PARP inhibitors kill tumor cells with mutations in genes encoding proteins that are involved in double-stranded break repair. High-grade ovarian cancers with pathogenic variants of breast cancer gene 1 (BRCA1) and BRCA2 often respond to PARP inhibitors. Novel classes of therapeutics, such as ATR and CHK1 inhibitors, may be effective in non-responders to PARP inhibitors. However, it would be helpful to predict which patients will have a positive response. Genomic testing for the general mutation load in tumor cells is currently used in order to predict sensitivity to DNA damage repair drugs. However, these may not accurately predict the DNA repair capacity of high-grade ovarian cancers. Therefore, patient-derived organoids as a rapid test platform might be helpful as ex vivo pretesting systems in order to predict which patient might benefit from a specific treatment [21], [22].

Recent studies suggest that patient-derived ovarian cancer organoids capture the mutational landscape and histological cancer subtypes of primary tumors, being applicable for drug sensitivity and resistance testing [23], [24]. Those ovarian-derived organoids that harbor a pathogenic BRCA1 variant exhibit a higher sensitivity to the PARP inhibitor olaparib and to platinum drugs compared to other organoids.

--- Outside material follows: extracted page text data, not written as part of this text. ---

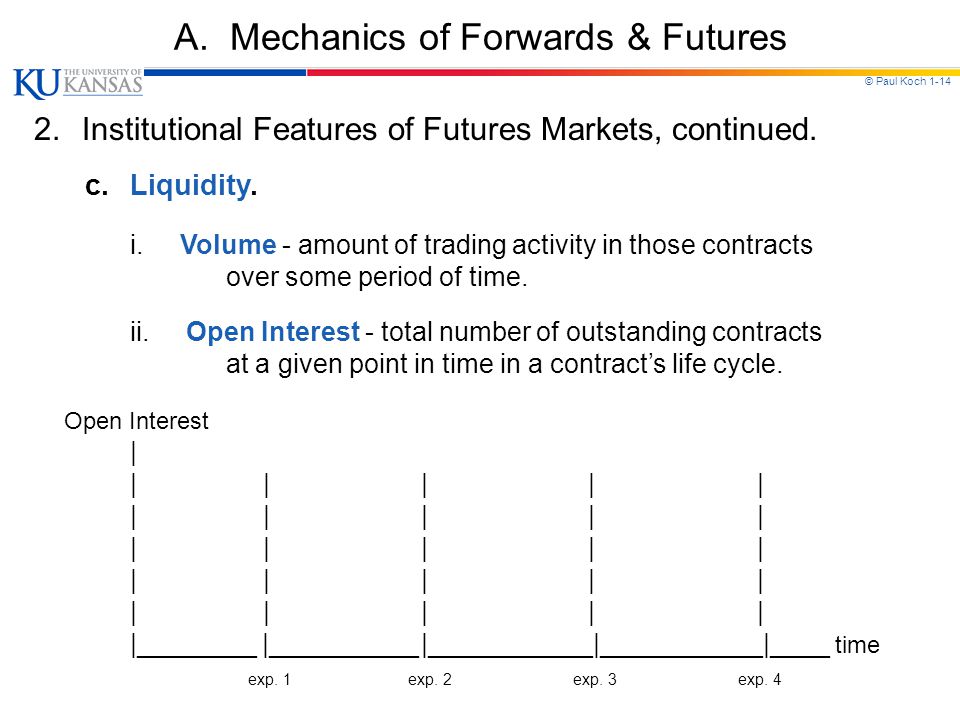 A. Mechanics of Forwards & Futures

KU THE UNIVERSITY OF KANSAS

© Paul Koch 1-14

2. Institutional Features of Futures Markets, continued.

c. Liquidity.

i. Volume - amount of trading activity in those contracts over some period of time.

ii. Open Interest - total number of outstanding contracts at a given point in time in a contract's life cycle.

Open Interest

time

exp. 1 exp. 2 exp. 3 exp. 4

The data suggest that patient-derived organoids are suitable physiological ex vivo cancer models that can be used to screen effective personalized ovarian cancer drugs effectively.

Recently, organoid biobanks were established to store tissues from donors with BRCA germ cell mutations [23] and from individuals affected with pancreatic cancer or neuroendocrine neoplasms [25], [26]. After stratification, these organoid biobanks may allow further analysis such as identification of biomarkers or therapy resistance prediction analysis [27]. In general, the patient-derived organoid research requires larger numbers of samples to validate and standardize the reliability of tumor organoids and the response to treatment.

Patient-derived xenografts

The use of immune-suppressed mouse strains allows the transplantation of human tumor-derived spheroids and organoids. These 3D cell aggregates can be transplanted as xenografts, e. g., subcutaneously or into the paralogous tissue of origin. Patient-derived xenografts (PDXs) are organoid tumor samples isolated from patients and xenotransplanted into immune-suppressed mice. PDXs can be used preclinically, such as for anti-tumor drug testing, or for analysis in an in vivo environment [28]. The advantage of using patient-derived organoids in mice is the possibility to analyze the unchanged tumor itself as well as to test drugs and drug resistance in vivo. Although this technique is elaborate, it offers an approach to personalized medicine [29].

Remarks

3D tumor spheroids, tumorspheres, and organoids (Fig. 2) are and will be very useful tools to analyze the complexity of cancer cells within a tumor, the intratumoral interaction of cells, the in vivo tumorigenicity, and the response to anti-tumor compounds if patient-derived tumor organoids are transplanted into immune-suppressed mice. Also, mechanisms and optimization of drug delivery in complex cancerous tissues will be an important future perspective.

Figure 2

Schematic view of 3D cancer models. Tumor spheroids and tumorspheres can be generated from cancer cell lines. Tumorspheres are embedded in a matrix resembling extracellular matrix which in combination with specific culture media will enrich for stemness in tumorspheres. Tumor organoids preserve patient-specific phenotypic and genetic characteristics and fill the experimental gap between cancer cell lines and animal models in an ex vivo system. Preclinical patient-derived xenograft models are preferably used for anti-cancer treatment in vivo.